To the editor:

There is no substitute for knowledge: family, formal education and plain old life experiences. Each venue is essential and deserves equal attention. I have been a public school educator for 25 years. I have worked in both the general education and special education settings. I have seen and experienced much.

A consistent funding source has always been a roadblock to planning the next year. On a personal level, it is hard to manage finances without knowing what your income is. It is particularly difficult when planning funding and spending for thousands of students whose future depends on it. We need to stabilize funding for public school education, from pre-K through grade 12 that is well balanced between the metropolitan and rural schools.
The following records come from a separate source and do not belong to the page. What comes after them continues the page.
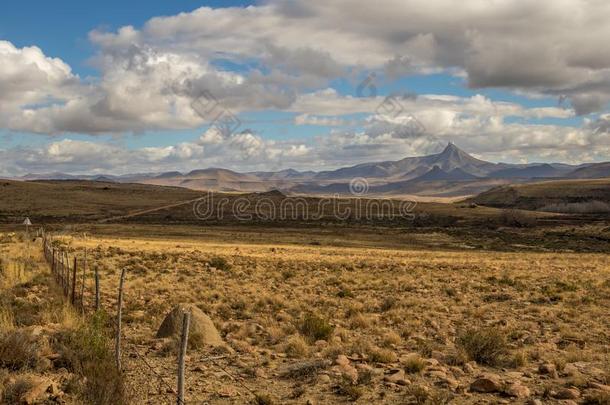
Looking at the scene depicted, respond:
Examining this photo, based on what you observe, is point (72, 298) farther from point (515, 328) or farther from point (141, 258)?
point (141, 258)

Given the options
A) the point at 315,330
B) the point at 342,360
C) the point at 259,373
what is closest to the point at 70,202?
the point at 315,330

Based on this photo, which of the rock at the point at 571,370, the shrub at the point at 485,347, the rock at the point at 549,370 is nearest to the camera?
the rock at the point at 571,370

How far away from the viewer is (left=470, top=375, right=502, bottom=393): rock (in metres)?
9.77

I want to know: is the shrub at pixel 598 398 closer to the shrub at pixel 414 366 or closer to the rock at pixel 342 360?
the shrub at pixel 414 366

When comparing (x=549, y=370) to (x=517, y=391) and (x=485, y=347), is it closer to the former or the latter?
(x=485, y=347)

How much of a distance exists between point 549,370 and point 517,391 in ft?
6.12

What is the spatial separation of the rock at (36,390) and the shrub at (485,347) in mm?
8487

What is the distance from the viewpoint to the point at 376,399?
9.51 metres

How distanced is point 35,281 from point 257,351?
12.9 m

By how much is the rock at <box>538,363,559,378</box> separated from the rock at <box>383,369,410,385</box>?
290cm

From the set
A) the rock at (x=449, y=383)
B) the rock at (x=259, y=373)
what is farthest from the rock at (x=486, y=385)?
the rock at (x=259, y=373)

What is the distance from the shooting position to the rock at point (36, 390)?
335 inches

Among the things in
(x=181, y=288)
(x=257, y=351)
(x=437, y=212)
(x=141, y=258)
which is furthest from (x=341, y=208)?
(x=257, y=351)

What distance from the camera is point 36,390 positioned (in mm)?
8711
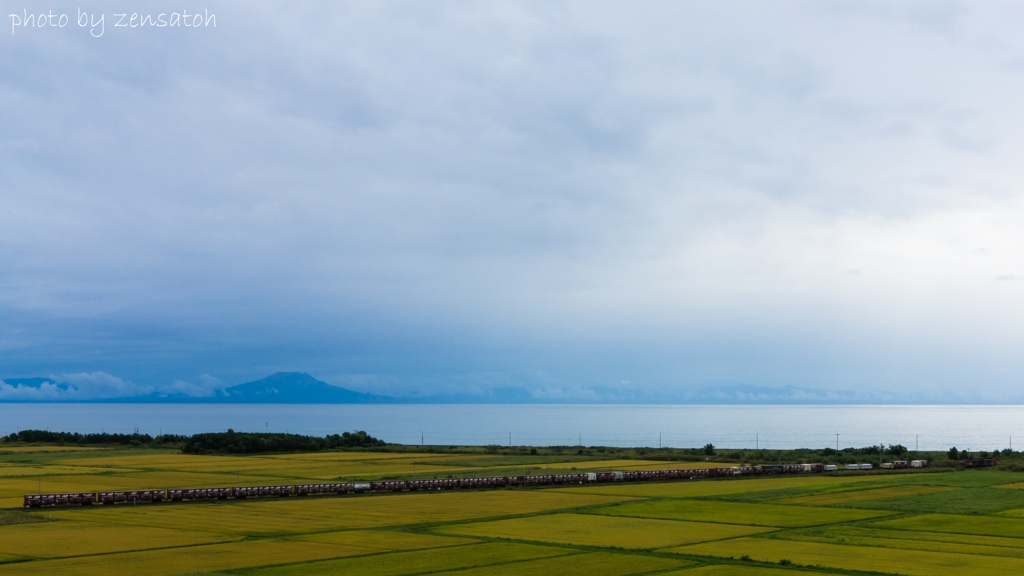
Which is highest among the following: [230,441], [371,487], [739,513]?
[230,441]

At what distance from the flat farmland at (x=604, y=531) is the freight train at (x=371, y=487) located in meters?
19.1

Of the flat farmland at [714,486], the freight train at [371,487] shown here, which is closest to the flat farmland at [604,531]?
the flat farmland at [714,486]

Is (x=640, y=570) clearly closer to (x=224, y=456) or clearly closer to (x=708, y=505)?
(x=708, y=505)

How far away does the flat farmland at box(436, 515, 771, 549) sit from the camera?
42.6 metres

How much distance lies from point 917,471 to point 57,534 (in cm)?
7563

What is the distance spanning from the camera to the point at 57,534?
1682 inches

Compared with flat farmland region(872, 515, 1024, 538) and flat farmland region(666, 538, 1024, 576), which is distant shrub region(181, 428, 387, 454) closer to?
flat farmland region(872, 515, 1024, 538)

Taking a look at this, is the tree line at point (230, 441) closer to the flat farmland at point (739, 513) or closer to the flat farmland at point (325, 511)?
the flat farmland at point (325, 511)

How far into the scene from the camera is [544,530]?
4619 centimetres

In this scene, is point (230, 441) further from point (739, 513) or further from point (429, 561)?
point (429, 561)

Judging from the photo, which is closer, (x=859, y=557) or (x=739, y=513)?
(x=859, y=557)

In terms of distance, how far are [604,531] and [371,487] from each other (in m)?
25.7

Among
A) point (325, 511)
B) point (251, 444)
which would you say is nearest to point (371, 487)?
point (325, 511)

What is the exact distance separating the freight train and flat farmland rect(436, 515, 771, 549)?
19128mm
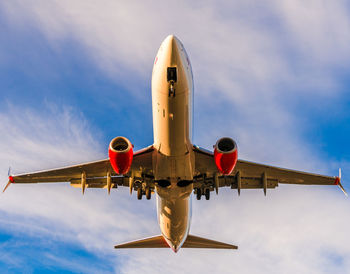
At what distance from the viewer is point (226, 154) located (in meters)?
17.7

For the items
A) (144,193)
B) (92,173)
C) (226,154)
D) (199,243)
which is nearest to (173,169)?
(226,154)

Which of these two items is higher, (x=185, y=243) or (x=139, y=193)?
(x=139, y=193)

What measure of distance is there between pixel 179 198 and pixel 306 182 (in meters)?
8.48

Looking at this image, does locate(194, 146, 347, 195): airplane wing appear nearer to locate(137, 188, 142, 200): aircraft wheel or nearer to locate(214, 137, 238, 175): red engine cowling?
locate(214, 137, 238, 175): red engine cowling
We need diverse and affordable educational opportunities and career training. In the past I have organized Career Day which is always popular. Youth are anxious to “see” what is out there in order to contribute to our communities and become self-sufficient citizens. Future opportunities and direction for students need to be explored and capitalized on. I have watched promising students not pursue any future due to lack of programs and directions from schools and lack of family finances (money). We should work toward statewide public/private partnership programs that allow high school students to apprentice with carpenters, plumbers, electricians, auto mechanics, manufacturing plants and other critical skill professionals. We need reasonable loans to students attending college and trade schools. These loans should be paid back in full but these loans do not need to be the profit-making usury schemes for the federal government. All this will ensure students can embark on a great career immediately after graduation.

We should focus on knowledge and learning. The money spent to further education will help us in the long run. By educating and training our youth, we ensure a state of residents that strengthens our community.